About this exercise:
After finding "Kristianstads spelare jublar" in the data, write out its line and all following lines without change, up to and including the last one. Leave out pictures.
[Provided information — start]
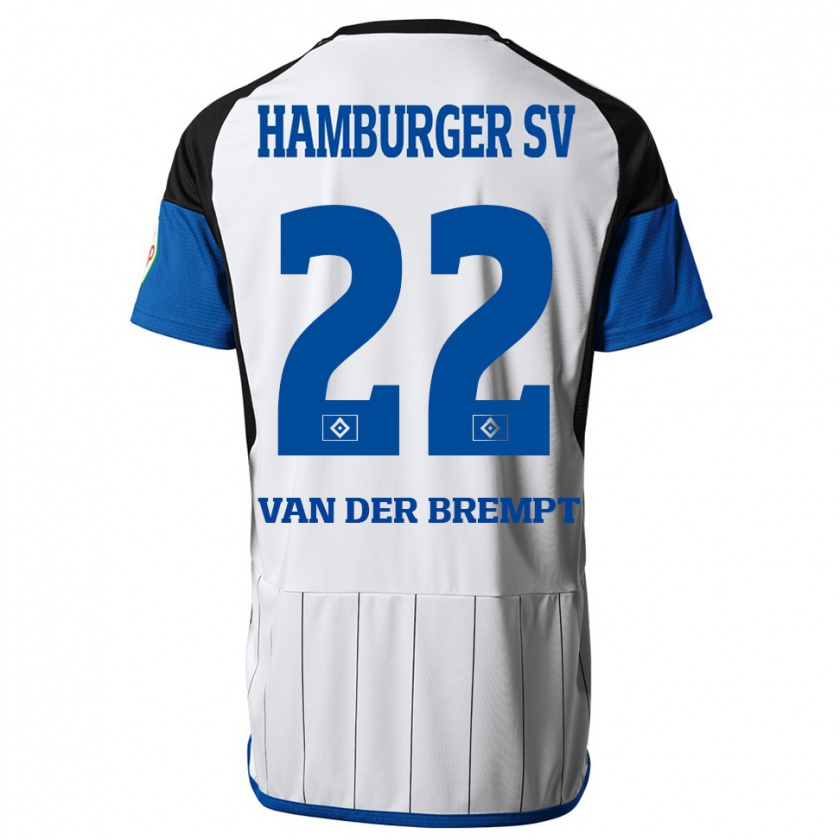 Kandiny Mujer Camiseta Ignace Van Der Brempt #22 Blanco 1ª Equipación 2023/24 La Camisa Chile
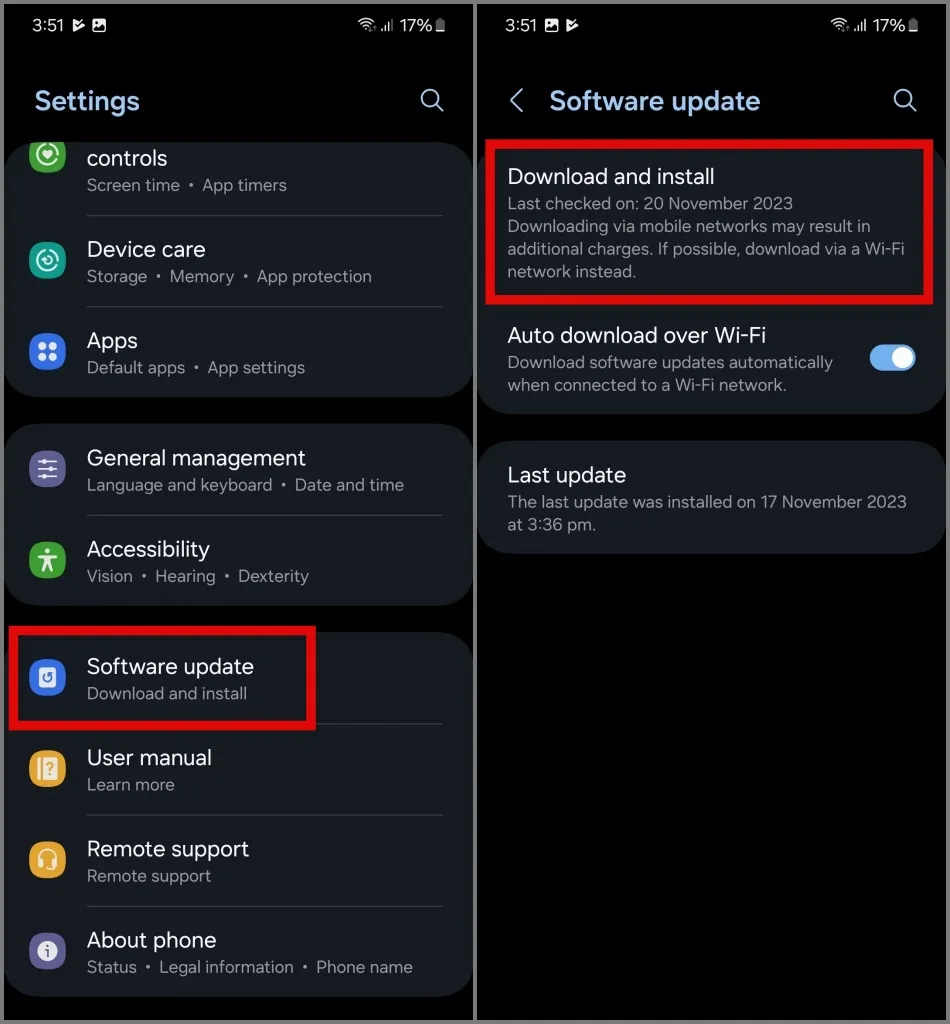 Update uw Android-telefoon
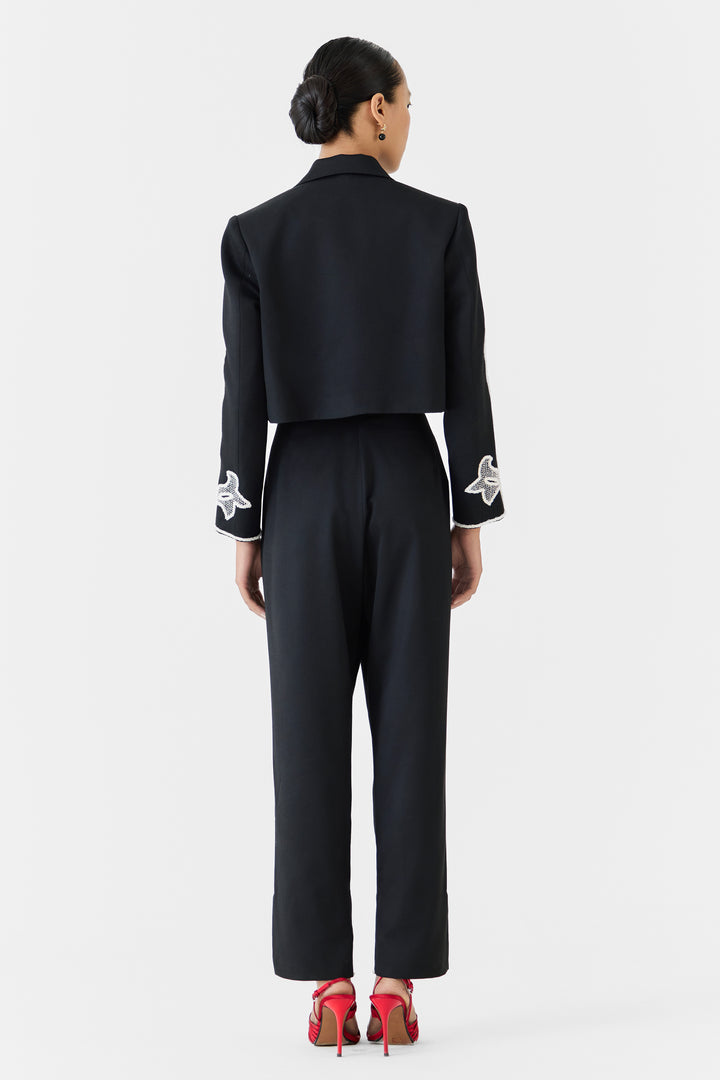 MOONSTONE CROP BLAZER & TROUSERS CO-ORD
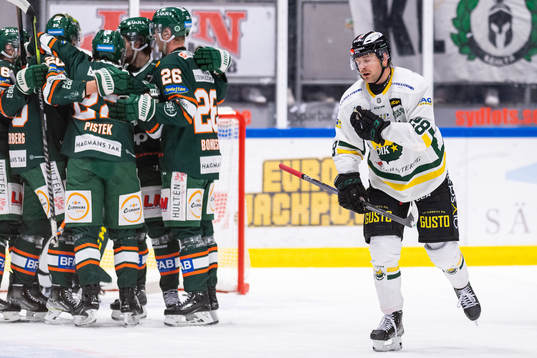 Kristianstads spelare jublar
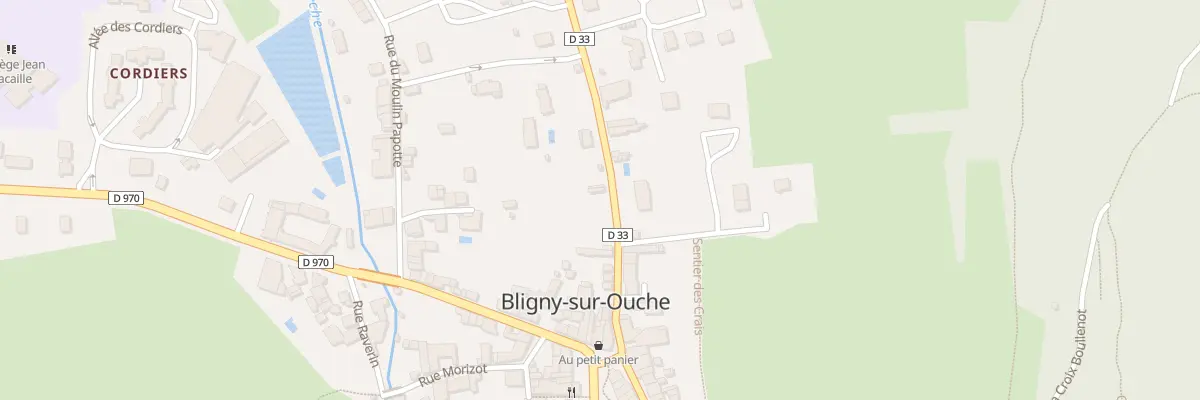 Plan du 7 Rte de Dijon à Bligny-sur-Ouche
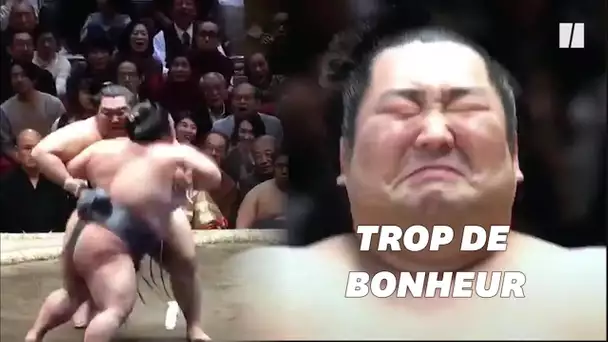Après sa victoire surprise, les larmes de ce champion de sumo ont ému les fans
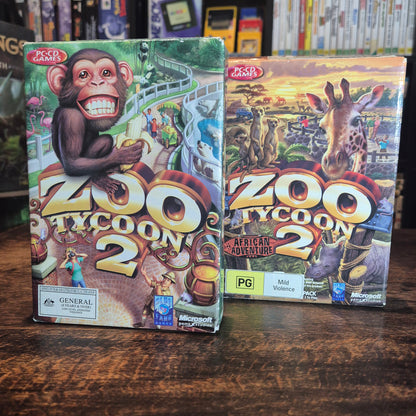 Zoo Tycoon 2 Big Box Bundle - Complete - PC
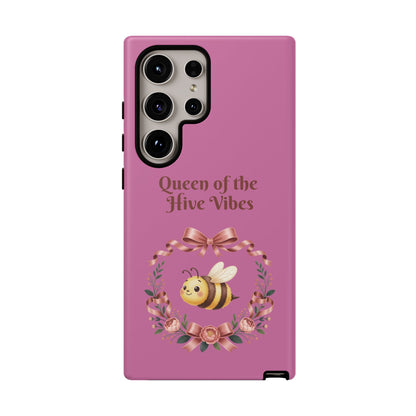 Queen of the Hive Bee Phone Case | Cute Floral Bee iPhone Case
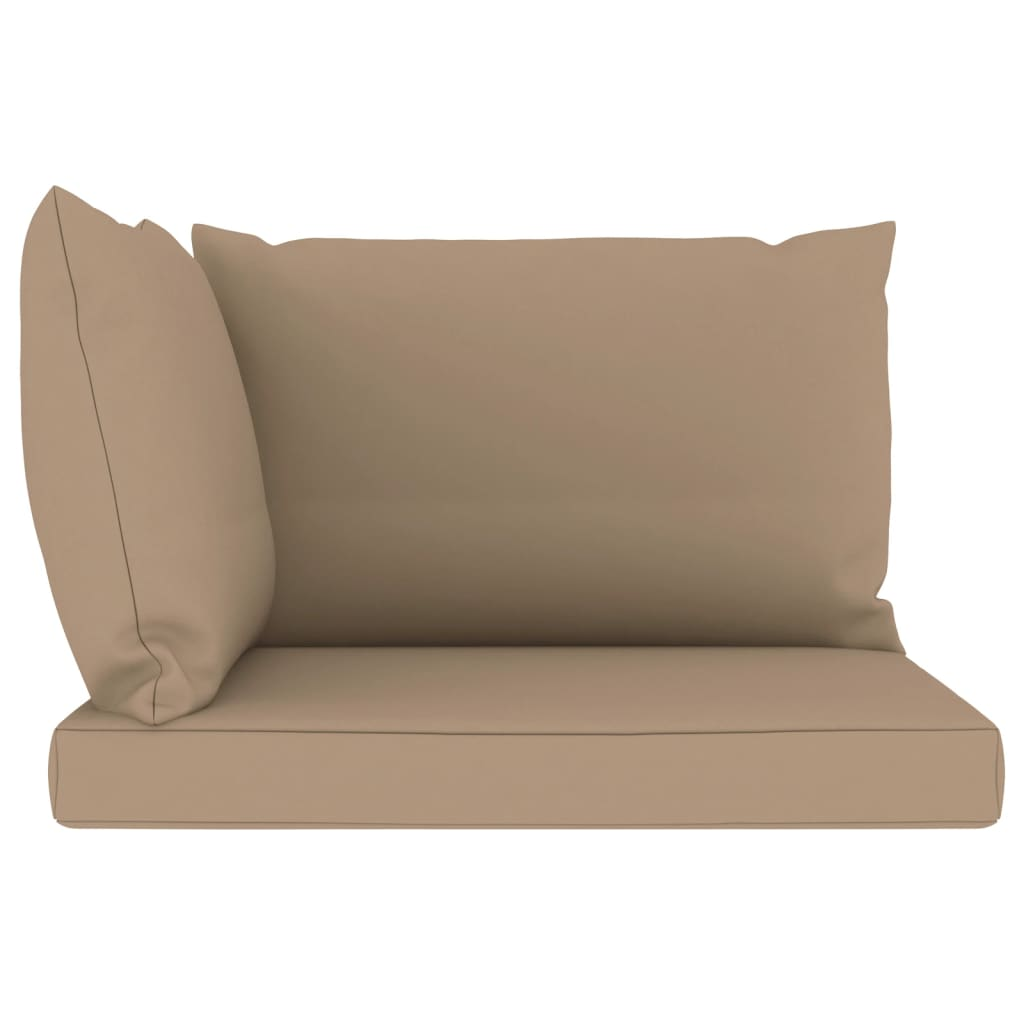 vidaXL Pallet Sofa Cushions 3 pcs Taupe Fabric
[Provided information — finish]
Reply:
 Kristianstads spelare jublar
 Plan du 7 Rte de Dijon à Bligny-sur-Ouche
Après sa victoire surprise, les larmes de ce champion de sumo ont ému les fans
 Zoo Tycoon 2 Big Box Bundle - Complete - PC
 Queen of the Hive Bee Phone Case | Cute Floral Bee iPhone Case
 vidaXL Pallet Sofa Cushions 3 pcs Taupe Fabric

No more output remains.